WRITTEN REQUEST: Echo the lines below word for word, but leave the pictures out of your answer.

Questions about scene geometry:
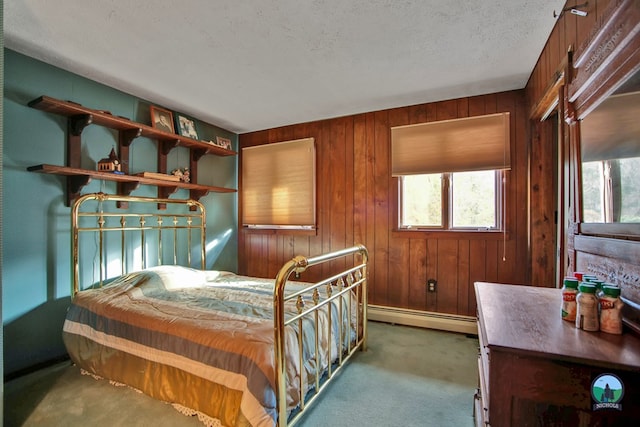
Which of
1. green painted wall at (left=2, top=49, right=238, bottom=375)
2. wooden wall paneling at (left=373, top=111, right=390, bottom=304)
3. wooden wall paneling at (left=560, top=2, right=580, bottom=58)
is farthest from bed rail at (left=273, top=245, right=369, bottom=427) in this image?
green painted wall at (left=2, top=49, right=238, bottom=375)

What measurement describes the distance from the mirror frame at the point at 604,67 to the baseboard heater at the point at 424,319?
1734mm

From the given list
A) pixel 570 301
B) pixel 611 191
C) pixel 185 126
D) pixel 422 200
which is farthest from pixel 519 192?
pixel 185 126

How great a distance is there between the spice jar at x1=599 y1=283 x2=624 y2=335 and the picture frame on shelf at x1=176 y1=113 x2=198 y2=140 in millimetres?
3349

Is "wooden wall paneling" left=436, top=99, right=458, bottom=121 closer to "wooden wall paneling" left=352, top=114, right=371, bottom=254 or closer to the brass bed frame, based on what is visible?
"wooden wall paneling" left=352, top=114, right=371, bottom=254

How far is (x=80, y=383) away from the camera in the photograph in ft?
6.30

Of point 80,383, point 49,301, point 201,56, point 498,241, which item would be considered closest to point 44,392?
point 80,383

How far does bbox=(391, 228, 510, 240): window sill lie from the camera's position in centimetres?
269

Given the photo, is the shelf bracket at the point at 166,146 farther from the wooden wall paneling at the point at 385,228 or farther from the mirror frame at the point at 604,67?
the mirror frame at the point at 604,67

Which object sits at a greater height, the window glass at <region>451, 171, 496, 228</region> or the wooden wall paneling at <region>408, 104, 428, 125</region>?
the wooden wall paneling at <region>408, 104, 428, 125</region>

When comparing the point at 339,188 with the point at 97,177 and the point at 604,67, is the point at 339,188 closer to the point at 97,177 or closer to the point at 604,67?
the point at 97,177

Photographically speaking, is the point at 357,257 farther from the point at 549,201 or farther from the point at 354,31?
the point at 354,31

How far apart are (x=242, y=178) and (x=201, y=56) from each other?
6.45 ft

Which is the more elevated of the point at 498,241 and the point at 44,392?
the point at 498,241

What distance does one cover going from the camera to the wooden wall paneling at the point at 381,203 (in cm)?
311
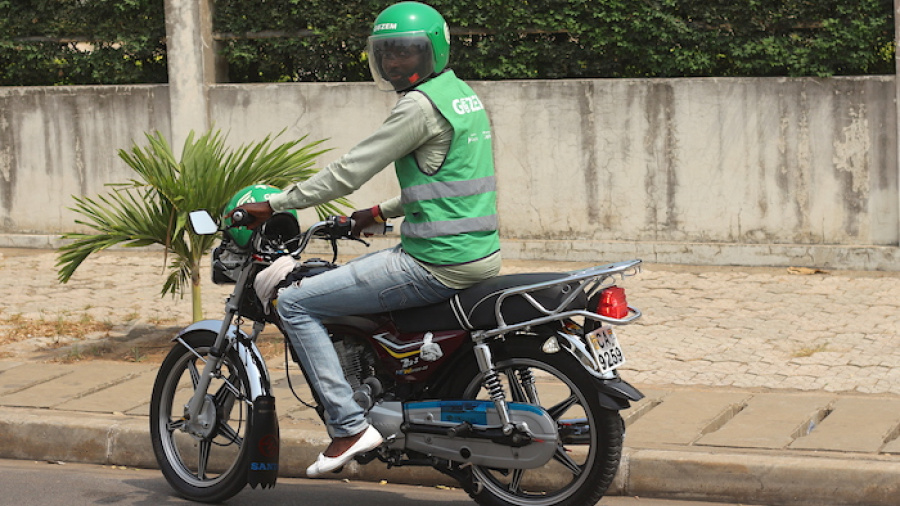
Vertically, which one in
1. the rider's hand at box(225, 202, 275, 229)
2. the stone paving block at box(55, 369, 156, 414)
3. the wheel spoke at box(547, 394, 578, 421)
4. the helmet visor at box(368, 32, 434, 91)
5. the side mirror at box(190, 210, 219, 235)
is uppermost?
the helmet visor at box(368, 32, 434, 91)

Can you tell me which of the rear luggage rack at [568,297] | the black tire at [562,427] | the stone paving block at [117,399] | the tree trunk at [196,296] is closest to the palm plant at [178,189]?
the tree trunk at [196,296]

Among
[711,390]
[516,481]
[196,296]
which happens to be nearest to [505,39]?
[196,296]

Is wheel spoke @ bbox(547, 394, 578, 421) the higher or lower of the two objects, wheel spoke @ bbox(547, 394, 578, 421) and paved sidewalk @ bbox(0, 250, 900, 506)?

CORRECT ANSWER:
Which of
1. green painted wall at (left=2, top=49, right=238, bottom=375)
2. wooden wall paneling at (left=373, top=111, right=390, bottom=304)
3. wooden wall paneling at (left=560, top=2, right=580, bottom=58)
is farthest from bed rail at (left=273, top=245, right=369, bottom=427) in this image?
green painted wall at (left=2, top=49, right=238, bottom=375)

What measurement describes the distance from the mirror frame at the point at 604,67 to the baseboard heater at the point at 424,319?
1734mm

From the given list
A) pixel 570 301
B) pixel 611 191
C) pixel 185 126
D) pixel 422 200
which is farthest from pixel 519 192?
pixel 185 126

How great a distance is there between the spice jar at x1=599 y1=283 x2=624 y2=335 and the picture frame on shelf at x1=176 y1=113 x2=198 y2=140 in millimetres?
3349

Is "wooden wall paneling" left=436, top=99, right=458, bottom=121 closer to "wooden wall paneling" left=352, top=114, right=371, bottom=254 or closer to the brass bed frame, based on what is visible?
"wooden wall paneling" left=352, top=114, right=371, bottom=254

How far is (x=80, y=383) away from the camera in the photograph in ft?
6.30

Of point 80,383, point 49,301, point 201,56, point 498,241, which item would be considered closest to point 44,392?
point 80,383

How far does bbox=(391, 228, 510, 240): window sill lie from the camera's position in centimetres?
269

Given the photo, is the shelf bracket at the point at 166,146 farther from the wooden wall paneling at the point at 385,228 or farther from the mirror frame at the point at 604,67?
the mirror frame at the point at 604,67

Which object sits at a greater height, the window glass at <region>451, 171, 496, 228</region> or the wooden wall paneling at <region>408, 104, 428, 125</region>?
the wooden wall paneling at <region>408, 104, 428, 125</region>

When comparing the point at 339,188 with the point at 97,177 and the point at 604,67, is the point at 339,188 closer to the point at 97,177 or closer to the point at 604,67?
the point at 97,177

Photographically speaking, is the point at 357,257 farther from the point at 549,201 or farther from the point at 354,31?
the point at 354,31

How far apart are (x=242, y=178) and (x=201, y=56) from each other?
6.45 ft

Which is the more elevated of the point at 498,241 and the point at 44,392?
the point at 498,241

What distance does one cover going from the camera to the wooden wall paneling at the point at 381,203 (in cm)?
311
Vertically, which one in
1. the rider's hand at box(225, 202, 275, 229)
2. the stone paving block at box(55, 369, 156, 414)
3. the wheel spoke at box(547, 394, 578, 421)
4. the helmet visor at box(368, 32, 434, 91)
5. the side mirror at box(190, 210, 219, 235)
is uppermost?
the helmet visor at box(368, 32, 434, 91)

Can you tell me which of the rear luggage rack at [568,297] | the black tire at [562,427] | the stone paving block at [117,399] | the tree trunk at [196,296] is closest to the palm plant at [178,189]?
the tree trunk at [196,296]

Among
[711,390]
[516,481]
[196,296]
which happens to be nearest to [505,39]?
[196,296]

Is wheel spoke @ bbox(547, 394, 578, 421) the higher or lower of the two objects, wheel spoke @ bbox(547, 394, 578, 421) and paved sidewalk @ bbox(0, 250, 900, 506)?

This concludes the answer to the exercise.